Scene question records

* * * * *

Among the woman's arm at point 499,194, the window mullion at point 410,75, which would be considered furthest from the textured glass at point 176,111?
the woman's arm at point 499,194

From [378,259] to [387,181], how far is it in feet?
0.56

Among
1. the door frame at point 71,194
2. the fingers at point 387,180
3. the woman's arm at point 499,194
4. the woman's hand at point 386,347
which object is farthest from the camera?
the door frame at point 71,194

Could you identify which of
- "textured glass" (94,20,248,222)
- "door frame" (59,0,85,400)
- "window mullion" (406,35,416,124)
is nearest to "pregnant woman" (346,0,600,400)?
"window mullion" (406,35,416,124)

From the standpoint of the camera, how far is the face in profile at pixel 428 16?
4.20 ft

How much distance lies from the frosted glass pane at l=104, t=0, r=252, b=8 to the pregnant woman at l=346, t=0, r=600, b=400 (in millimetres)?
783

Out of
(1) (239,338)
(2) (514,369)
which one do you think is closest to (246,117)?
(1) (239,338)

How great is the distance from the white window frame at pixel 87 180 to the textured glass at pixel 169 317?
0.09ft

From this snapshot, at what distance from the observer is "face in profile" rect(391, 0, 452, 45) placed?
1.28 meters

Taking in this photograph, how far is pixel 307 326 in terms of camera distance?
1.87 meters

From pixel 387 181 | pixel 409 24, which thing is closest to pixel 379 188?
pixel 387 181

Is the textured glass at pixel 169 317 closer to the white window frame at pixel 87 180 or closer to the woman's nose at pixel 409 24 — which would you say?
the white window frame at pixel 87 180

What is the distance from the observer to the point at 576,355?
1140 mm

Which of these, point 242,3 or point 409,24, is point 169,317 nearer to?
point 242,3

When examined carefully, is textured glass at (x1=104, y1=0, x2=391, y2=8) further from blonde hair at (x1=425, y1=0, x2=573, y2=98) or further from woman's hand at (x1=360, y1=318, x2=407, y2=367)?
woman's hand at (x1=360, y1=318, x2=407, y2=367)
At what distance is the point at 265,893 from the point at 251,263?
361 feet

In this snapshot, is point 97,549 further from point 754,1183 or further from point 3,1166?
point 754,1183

* * * * *

• [Exercise instructions]: Retype the listing exactly, in full.

• [Reply to the task]:
Among the woman's arm at point 499,194, the window mullion at point 410,75, which would be considered furthest from the textured glass at point 176,111?
the woman's arm at point 499,194

From [378,259] to [387,181], how far is it in feet?
0.56

Among
1. the door frame at point 71,194
2. the fingers at point 387,180
3. the woman's arm at point 499,194
4. the woman's hand at point 386,347
which object is farthest from the camera?
the door frame at point 71,194

Could you identify which of
- "textured glass" (94,20,248,222)
- "door frame" (59,0,85,400)
- "window mullion" (406,35,416,124)
is nearest to "pregnant woman" (346,0,600,400)?
"window mullion" (406,35,416,124)

From the standpoint of the camera, how far is the face in profile at pixel 428 16?
4.20 ft

How much distance lies from the frosted glass pane at l=104, t=0, r=252, b=8 to the pregnant woman at l=346, t=0, r=600, b=400 (in millimetres)?
783

Out of
(1) (239,338)
(2) (514,369)
which one do you think is closest to (246,117)?
(1) (239,338)

How great is the distance from the white window frame at pixel 87 180 to the textured glass at pixel 169 317?
0.09ft

From this snapshot, at what distance from the observer is "face in profile" rect(391, 0, 452, 45) placed?
1.28 meters

Taking in this photograph, how far is pixel 307 326 in terms of camera distance?
1.87 meters

From pixel 387 181 | pixel 409 24, which thing is closest to pixel 379 188?
pixel 387 181

Is the textured glass at pixel 169 317 closer to the white window frame at pixel 87 180 or closer to the woman's nose at pixel 409 24 — which would you say?
the white window frame at pixel 87 180

What is the distance from the observer to the point at 576,355?
1140 mm

Which of these, point 242,3 or point 409,24, is point 169,317 nearer to?
point 242,3

When examined carefully, is textured glass at (x1=104, y1=0, x2=391, y2=8) further from blonde hair at (x1=425, y1=0, x2=573, y2=98) or further from woman's hand at (x1=360, y1=318, x2=407, y2=367)?
woman's hand at (x1=360, y1=318, x2=407, y2=367)
At what distance is the point at 265,893 from the point at 251,263?
361 feet

In this snapshot, is point 97,549 further from point 754,1183 or further from point 3,1166?
point 754,1183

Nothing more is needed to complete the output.